● To be done: Nothing but the lines from the one with "Which option out of" to the final line should be returned, each exactly as it appears.
- - -
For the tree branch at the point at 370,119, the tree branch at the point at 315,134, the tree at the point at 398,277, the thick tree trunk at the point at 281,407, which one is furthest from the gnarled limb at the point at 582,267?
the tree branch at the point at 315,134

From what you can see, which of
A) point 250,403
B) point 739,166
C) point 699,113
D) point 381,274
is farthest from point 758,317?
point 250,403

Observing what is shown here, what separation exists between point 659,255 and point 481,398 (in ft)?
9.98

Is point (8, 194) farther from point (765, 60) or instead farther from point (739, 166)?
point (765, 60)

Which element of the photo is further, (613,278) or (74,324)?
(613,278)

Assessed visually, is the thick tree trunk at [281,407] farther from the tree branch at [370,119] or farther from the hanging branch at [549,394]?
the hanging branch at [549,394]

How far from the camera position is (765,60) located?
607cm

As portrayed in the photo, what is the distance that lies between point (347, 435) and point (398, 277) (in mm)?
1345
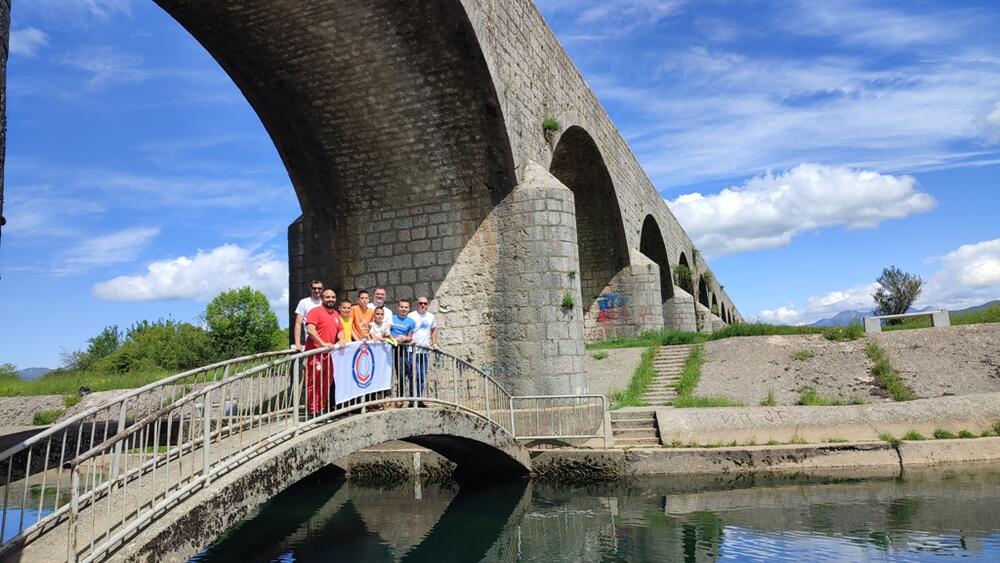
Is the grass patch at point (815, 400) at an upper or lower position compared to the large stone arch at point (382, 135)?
lower

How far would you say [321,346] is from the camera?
6691mm

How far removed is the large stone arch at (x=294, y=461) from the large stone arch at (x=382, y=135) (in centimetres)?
225

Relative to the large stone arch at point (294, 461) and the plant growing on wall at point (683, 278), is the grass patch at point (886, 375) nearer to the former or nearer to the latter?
the large stone arch at point (294, 461)

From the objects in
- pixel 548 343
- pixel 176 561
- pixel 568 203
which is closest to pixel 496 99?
pixel 568 203

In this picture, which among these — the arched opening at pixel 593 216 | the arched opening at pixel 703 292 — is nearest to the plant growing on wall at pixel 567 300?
the arched opening at pixel 593 216

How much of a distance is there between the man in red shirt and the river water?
1607 millimetres

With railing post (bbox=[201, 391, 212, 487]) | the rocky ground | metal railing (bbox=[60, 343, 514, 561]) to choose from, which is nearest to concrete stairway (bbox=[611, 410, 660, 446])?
the rocky ground

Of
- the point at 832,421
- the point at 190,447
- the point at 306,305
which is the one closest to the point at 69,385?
the point at 306,305

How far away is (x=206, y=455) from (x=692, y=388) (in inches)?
373

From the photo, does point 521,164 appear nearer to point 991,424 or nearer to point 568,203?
point 568,203

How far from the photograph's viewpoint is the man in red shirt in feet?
21.0

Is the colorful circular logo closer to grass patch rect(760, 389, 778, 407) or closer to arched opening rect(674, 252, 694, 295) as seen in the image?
grass patch rect(760, 389, 778, 407)

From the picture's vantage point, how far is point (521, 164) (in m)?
11.7

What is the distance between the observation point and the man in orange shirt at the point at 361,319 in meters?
7.93
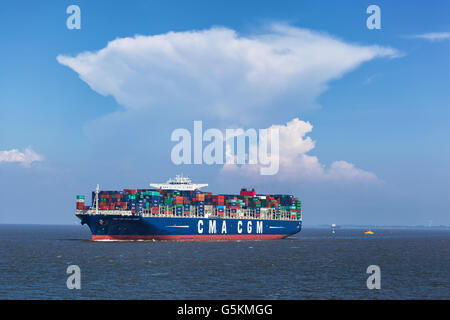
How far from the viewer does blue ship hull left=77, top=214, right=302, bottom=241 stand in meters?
85.3

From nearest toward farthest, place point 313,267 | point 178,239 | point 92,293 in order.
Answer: point 92,293, point 313,267, point 178,239

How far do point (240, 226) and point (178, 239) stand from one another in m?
16.9

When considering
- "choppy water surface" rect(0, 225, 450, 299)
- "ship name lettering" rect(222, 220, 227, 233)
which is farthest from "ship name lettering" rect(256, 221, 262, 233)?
"choppy water surface" rect(0, 225, 450, 299)

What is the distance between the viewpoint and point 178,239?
304 feet

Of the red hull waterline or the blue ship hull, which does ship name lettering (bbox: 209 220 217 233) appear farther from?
the red hull waterline

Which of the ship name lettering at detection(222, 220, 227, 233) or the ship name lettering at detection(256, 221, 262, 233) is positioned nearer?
the ship name lettering at detection(222, 220, 227, 233)

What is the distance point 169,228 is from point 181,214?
4.92m

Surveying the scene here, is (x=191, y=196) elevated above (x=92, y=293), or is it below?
above

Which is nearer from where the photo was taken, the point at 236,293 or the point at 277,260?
the point at 236,293

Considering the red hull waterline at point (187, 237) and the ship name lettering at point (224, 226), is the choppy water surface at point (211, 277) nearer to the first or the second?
the red hull waterline at point (187, 237)

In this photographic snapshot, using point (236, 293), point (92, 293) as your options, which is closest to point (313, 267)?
point (236, 293)

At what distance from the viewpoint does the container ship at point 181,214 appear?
282ft
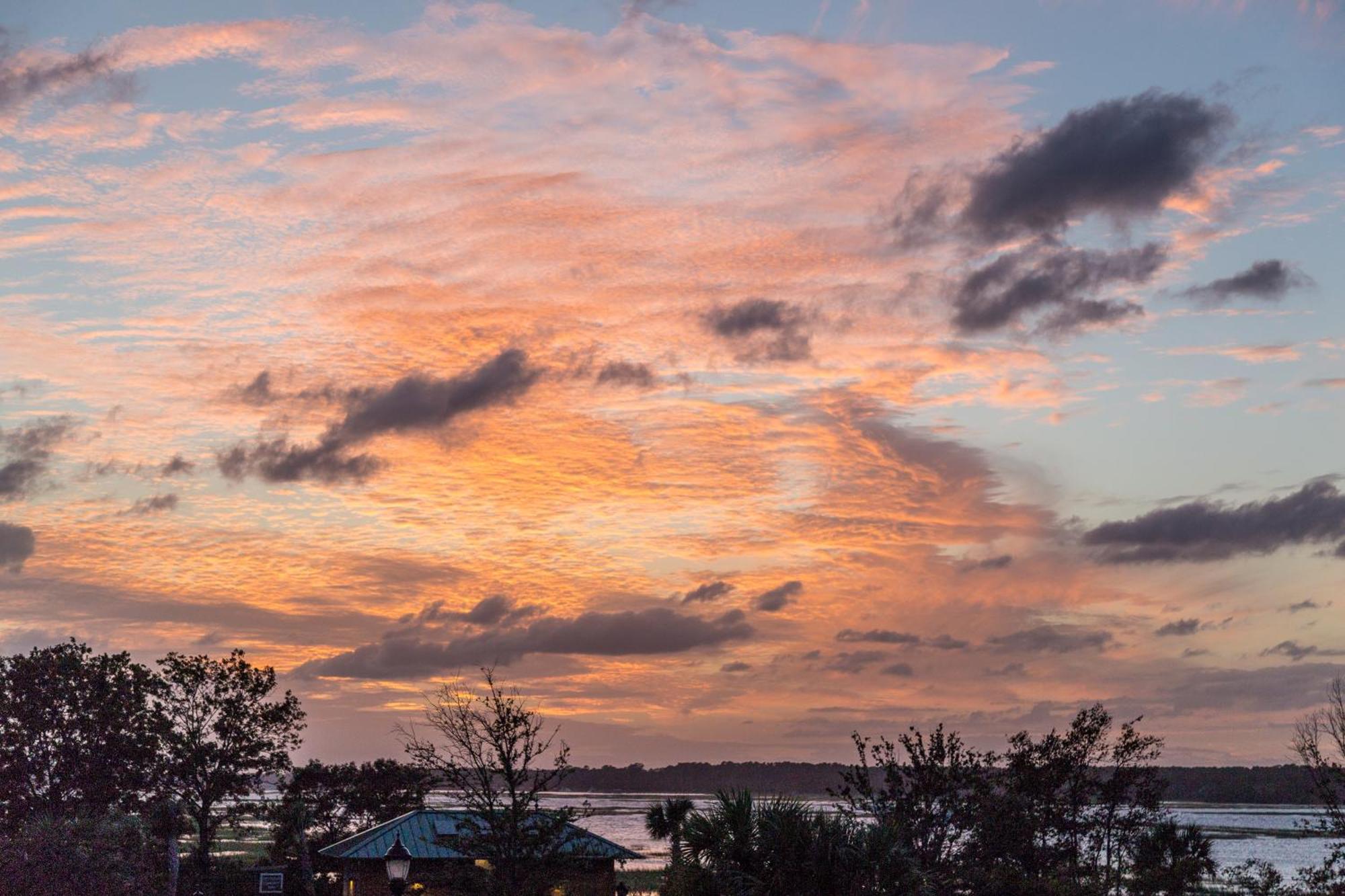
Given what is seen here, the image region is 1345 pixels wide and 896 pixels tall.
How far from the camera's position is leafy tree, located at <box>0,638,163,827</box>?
69.2 meters

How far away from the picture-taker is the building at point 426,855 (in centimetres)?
5444

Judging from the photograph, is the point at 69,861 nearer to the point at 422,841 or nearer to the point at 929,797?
the point at 422,841

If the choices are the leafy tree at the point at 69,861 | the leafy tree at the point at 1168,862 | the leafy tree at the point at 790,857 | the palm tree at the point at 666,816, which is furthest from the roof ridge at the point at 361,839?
the leafy tree at the point at 790,857

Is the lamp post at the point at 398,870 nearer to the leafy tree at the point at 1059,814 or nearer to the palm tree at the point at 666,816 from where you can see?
the leafy tree at the point at 1059,814

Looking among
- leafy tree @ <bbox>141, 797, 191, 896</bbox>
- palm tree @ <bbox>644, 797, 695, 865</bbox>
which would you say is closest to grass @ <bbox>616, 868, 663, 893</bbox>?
palm tree @ <bbox>644, 797, 695, 865</bbox>

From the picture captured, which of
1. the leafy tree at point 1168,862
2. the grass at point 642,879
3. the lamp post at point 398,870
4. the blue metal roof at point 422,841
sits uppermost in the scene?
the lamp post at point 398,870

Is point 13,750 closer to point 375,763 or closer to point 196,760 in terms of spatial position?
point 196,760

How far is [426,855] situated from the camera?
56.5 meters

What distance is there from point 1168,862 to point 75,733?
2319 inches

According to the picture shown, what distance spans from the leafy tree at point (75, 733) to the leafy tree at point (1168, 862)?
5208 cm

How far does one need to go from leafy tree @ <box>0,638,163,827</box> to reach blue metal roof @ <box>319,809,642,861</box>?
18489mm

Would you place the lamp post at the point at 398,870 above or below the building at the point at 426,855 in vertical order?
above

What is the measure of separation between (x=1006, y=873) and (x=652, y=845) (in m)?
133

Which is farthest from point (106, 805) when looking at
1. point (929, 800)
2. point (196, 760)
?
point (929, 800)
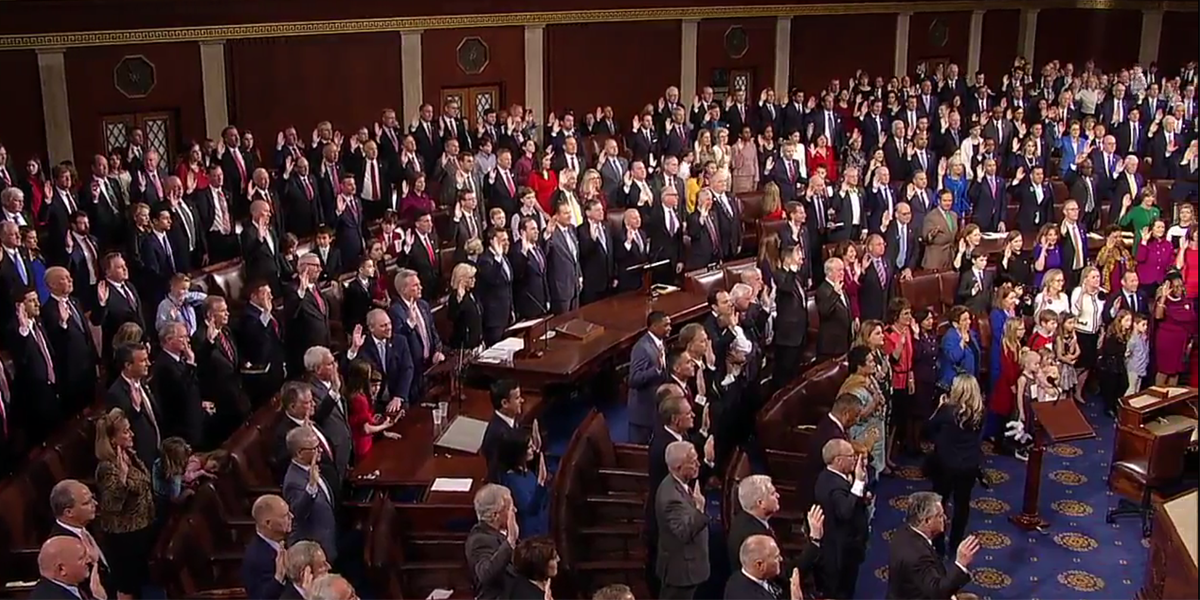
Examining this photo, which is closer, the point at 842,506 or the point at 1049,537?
the point at 842,506

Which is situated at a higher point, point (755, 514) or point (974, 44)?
point (974, 44)

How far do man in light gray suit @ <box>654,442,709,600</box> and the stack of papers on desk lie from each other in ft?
9.15

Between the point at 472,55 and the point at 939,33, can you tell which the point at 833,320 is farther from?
the point at 939,33

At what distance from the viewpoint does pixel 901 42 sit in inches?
1013

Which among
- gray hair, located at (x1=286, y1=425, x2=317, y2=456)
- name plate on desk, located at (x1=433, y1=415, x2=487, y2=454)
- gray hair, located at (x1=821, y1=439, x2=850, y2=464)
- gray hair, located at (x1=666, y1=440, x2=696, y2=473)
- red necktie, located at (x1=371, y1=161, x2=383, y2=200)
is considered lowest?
name plate on desk, located at (x1=433, y1=415, x2=487, y2=454)

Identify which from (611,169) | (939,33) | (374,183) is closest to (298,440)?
(374,183)

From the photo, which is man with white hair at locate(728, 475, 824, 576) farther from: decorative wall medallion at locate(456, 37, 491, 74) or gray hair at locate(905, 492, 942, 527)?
decorative wall medallion at locate(456, 37, 491, 74)

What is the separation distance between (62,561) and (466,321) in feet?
14.8

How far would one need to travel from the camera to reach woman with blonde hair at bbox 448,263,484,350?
9883 millimetres

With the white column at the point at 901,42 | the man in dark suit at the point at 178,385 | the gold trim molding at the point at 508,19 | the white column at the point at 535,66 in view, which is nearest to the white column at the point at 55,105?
the gold trim molding at the point at 508,19

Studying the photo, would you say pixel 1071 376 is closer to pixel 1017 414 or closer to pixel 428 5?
pixel 1017 414

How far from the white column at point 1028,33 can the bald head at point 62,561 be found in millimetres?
25695

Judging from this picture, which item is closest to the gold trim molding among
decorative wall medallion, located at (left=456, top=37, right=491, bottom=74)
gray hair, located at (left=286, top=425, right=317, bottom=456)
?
decorative wall medallion, located at (left=456, top=37, right=491, bottom=74)

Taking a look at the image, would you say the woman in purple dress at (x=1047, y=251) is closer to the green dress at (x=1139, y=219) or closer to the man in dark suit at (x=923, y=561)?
the green dress at (x=1139, y=219)
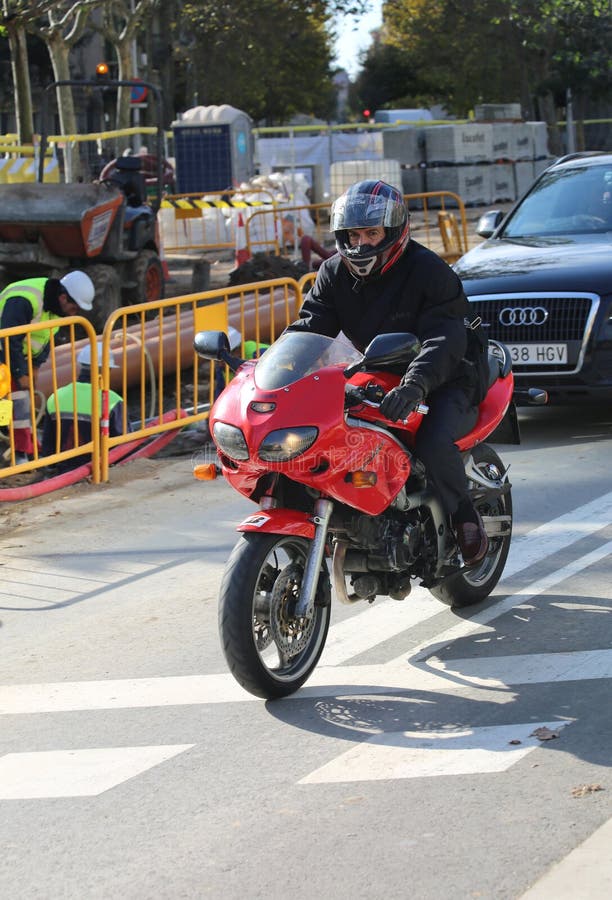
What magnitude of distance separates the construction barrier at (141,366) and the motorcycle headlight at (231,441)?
13.7ft

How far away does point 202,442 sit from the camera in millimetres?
11039

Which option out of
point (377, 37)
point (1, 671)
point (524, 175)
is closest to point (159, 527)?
point (1, 671)

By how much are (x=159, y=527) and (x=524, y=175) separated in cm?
3116

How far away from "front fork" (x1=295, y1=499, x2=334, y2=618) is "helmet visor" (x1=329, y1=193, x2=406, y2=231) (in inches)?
44.1

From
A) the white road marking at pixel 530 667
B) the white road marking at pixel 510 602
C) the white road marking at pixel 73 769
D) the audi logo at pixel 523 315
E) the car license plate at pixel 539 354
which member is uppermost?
the audi logo at pixel 523 315

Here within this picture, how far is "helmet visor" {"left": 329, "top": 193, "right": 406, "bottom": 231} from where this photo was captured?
537 centimetres

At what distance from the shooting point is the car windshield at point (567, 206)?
11.0 m

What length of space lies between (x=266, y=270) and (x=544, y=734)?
15074mm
- - -
● Complete answer:
Which option out of
point (377, 37)
point (1, 671)
point (524, 175)
is closest to point (159, 527)?
point (1, 671)

By how much are (x=159, y=527) and (x=524, y=175) separated in cm?
3116

How far away from "front fork" (x1=295, y1=499, x2=334, y2=618) is "helmet visor" (x1=329, y1=193, x2=406, y2=231) (in inches)?
44.1

From
A) the white road marking at pixel 530 667
B) the white road marking at pixel 510 602
C) the white road marking at pixel 73 769
D) the audi logo at pixel 523 315
E) the car license plate at pixel 539 354
which member is uppermost?
the audi logo at pixel 523 315

Here within this picture, how far is "helmet visor" {"left": 329, "top": 193, "right": 406, "bottom": 231} from where this photo was captured?
537 centimetres

At what distance from the shooting point is the car windshield at point (567, 206)?
11.0 m

What length of space lies between (x=266, y=270) and (x=544, y=734)?
15074mm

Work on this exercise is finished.